Mas, em termos práticos, seria possível um acordo tão extenso, a ponto de permitir a tributação zero em um item tão essencial quanto combustíveis? A situação permite que se abra mão de um montante tão grande assim?

Dezenas de bilhões

Sobre um litro do combustível incide, segundo a Federação Nacional do Comércio de Combustíveis e Lubrificantes (Fecombustíveis), 25 a 34% do valor em ICMS, além de R$ 0,79 em PIS/Cofins por litro, e R$ 0,10 de Cide por litro. Álcool, Diesel e etanol têm alíquotas mais baixas ou isentas destes impostos por cada litro.

Mas isto é o suficiente para um montante significativo: apenas a União arrecadou, em 2019, R$ 27,4 bilhões em tributos sobre combustíveis - dinheiro que amenizou contas públicas sensíveis de um país que se recupera de uma prolongada recessão. São Paulo, o maior estado da federação, recolheu mais de R$ 17 bilhões no mesmo período. 

O sócio do HRD Advogados, Hugo Reis Dias, considera a tributação sobre combustíveis extremamente grave, mas entende que tais reduções podem abalar a saúde financeira das unidades da federação. "Estes recursos de ICMS, querendo ou não, tendem a ser deslocados para áreas como saúde e educação", analisou o tributarista. "Seria mexer na própria fonte de sustento de estados que estão em calamidade financeira". 

Dias também aponta outro aspecto na discussão. Para ele, em termos de tributação, estados e a União já tem um histórico de discussão: "Os estados já têm uma desconfiança para com a União sobre recebimentos de valores", aponta, relembrando a antiga discussão sobre a Lei Kandir. Desde 1996, as unidades da federação discutem a interpretação do texto legal, que regulava o repasse de valores relativos ao ICMS de exportadores desonerados desta cobrança. A discussão central é se e como a União aceitaria um passivo que superaria os R$ 700 bilhões, por conta desta desoneração. O debate deve ser definido pelo Supremo Tribunal Federal (STF). 
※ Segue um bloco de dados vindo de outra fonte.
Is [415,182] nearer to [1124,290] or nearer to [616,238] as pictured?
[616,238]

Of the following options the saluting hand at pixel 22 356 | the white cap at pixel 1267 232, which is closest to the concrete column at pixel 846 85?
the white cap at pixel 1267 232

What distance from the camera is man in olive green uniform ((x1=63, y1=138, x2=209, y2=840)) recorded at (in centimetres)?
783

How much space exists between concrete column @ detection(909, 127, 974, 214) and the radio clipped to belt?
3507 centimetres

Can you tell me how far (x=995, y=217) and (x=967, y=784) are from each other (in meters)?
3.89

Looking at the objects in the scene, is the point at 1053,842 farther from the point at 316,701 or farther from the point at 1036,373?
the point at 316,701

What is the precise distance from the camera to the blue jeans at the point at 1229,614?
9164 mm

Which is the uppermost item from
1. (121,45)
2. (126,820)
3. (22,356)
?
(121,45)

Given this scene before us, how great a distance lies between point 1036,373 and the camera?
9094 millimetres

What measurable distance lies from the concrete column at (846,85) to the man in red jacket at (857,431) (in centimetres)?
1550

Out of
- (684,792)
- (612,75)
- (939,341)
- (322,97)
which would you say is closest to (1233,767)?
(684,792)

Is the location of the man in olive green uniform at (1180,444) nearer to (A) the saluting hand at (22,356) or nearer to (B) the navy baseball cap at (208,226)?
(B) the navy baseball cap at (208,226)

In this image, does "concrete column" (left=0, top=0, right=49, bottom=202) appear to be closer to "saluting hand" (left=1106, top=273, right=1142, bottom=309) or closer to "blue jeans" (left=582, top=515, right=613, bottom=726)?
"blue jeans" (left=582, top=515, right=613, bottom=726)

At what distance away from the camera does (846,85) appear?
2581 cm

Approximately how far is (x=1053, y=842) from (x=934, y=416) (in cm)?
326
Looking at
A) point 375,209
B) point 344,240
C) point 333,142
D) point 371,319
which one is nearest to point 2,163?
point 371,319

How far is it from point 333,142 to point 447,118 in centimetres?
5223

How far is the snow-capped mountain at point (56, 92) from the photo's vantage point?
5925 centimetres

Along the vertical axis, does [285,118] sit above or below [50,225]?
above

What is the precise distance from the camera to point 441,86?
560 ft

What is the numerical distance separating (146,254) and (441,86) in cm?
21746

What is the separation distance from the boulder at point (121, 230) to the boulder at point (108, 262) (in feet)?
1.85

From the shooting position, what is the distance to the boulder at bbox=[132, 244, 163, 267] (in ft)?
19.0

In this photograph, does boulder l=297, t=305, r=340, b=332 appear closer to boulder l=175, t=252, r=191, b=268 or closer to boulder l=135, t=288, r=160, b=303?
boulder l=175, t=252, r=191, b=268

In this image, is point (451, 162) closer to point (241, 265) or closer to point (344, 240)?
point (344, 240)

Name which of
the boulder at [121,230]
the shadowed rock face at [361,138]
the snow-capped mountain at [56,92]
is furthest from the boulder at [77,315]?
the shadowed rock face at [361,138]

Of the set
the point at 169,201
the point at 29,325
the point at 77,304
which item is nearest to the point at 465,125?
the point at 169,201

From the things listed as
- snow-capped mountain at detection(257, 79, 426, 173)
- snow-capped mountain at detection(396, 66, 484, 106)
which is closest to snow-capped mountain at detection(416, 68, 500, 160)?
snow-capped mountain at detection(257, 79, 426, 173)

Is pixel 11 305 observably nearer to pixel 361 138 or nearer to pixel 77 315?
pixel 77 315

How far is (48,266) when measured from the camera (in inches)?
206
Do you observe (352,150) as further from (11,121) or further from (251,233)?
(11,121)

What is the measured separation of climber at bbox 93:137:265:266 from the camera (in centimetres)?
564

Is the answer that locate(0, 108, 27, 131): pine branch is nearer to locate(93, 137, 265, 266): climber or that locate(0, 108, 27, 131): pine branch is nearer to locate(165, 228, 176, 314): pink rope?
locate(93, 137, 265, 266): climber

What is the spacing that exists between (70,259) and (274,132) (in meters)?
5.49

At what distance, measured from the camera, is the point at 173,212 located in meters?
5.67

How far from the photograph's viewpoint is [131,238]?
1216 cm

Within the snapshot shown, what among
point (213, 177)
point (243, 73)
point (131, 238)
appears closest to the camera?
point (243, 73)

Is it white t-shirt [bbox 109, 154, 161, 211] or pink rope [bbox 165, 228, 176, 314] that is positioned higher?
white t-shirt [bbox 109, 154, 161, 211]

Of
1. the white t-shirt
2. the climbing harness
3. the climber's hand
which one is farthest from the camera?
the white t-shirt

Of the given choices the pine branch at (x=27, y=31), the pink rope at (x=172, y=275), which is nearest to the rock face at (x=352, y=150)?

O sócio do escritório Arrieiro & Dilly Advogados, Eduardo Arrieiro, concorda com o argumento de que a discussão vai além de tweets. "É muito salutar se de fato houvesse uma redução da carga tributária sobre os combustíveis, principalmente porque ele é um dos principais insumos em todas as atividades que geram riqueza no país. Mas uma medida desta só seria viável se em contrapartida houvesse um aumento de receita", argumentou o advogado, que resumiu: "alguém teria de pagar a conta". 

Os dois tributaristas concordam que a medida pode contradizer a Lei de Responsabilidade Fiscal, que tem uma diretriz específica para a renúncia de arrecadação. 

Dentro da Média

Segundo a Fecombustíveis, 44% do valor de um litro de gasolina é de tributos, enquanto 23% do litro do Diesel e 25% do litro do álcool vão para os cofres públicos.

O volume de impostos nos combustíveis brasileiros pode ser alto, mas não chega a ser uma exceção perto dos seus vizinhos na América Latina. Não há muitos dados consolidados que analisam o continente como um todo sob esta ótica: um relatório de 2004 da Comissão Econômica para a América Latina e o Caribe (Cepal/ONU) mostra que, na Argentina, a tributação sobre a gasolina era de 49%; de 39% na Bolívia e 38% na Colômbia. Já o México tem uma das maiores taxas: 54% de tributos.

O litro da gasolina, no Brasil, também é parecido com seus vizinhos. No início de fevereiro, o litro do combustível no Brasil estava cotado a US$ 1,06. No Paraguai o valor era de US$ 1,02. O Chile vendia o litro a US$ 1,13, o México a US$ 1,10. A Argentina (US$ 0,94) e a Colômbia (US$ 0,74) têm um preço menor. Um dos preços mais baixos do continente é o da Bolívia, que vende a gasolina a US$ 0,54.